Data items:

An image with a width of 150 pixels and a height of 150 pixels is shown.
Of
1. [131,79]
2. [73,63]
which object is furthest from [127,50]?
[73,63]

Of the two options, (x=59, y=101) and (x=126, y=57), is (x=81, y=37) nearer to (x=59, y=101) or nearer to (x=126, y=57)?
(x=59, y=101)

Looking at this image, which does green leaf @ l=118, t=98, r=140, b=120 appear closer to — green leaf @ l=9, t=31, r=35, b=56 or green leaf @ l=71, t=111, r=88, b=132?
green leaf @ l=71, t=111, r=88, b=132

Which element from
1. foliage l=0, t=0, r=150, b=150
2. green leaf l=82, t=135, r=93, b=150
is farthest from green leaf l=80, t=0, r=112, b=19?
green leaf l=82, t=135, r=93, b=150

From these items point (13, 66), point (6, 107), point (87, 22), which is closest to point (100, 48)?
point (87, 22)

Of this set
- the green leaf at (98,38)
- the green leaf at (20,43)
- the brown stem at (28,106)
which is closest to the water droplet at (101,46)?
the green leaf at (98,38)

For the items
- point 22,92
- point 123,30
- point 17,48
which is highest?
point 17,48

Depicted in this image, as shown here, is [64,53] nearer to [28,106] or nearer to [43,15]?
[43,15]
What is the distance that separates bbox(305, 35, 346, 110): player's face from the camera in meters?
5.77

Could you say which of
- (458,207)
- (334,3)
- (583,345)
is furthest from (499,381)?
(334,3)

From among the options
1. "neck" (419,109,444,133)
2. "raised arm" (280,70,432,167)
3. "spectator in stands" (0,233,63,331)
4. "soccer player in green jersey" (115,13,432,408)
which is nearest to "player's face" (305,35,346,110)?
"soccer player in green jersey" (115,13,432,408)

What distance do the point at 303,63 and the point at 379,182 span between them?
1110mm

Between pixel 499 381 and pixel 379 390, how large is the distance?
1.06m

■ **DIRECTION**: Reproduce the items verbatim, beginning with the line that contains "From among the options" and continuing through the final line of the items.

■ **REPLY**:
From among the options
1. "neck" (419,109,444,133)
2. "raised arm" (280,70,432,167)
3. "spectator in stands" (0,233,63,331)
4. "soccer player in green jersey" (115,13,432,408)
which is nearest to "player's face" (305,35,346,110)?
"soccer player in green jersey" (115,13,432,408)

What distance do the point at 303,63 and the point at 379,182 span between them?
1110mm

Between pixel 499 381 and pixel 379 390, how large is the distance?
1.06m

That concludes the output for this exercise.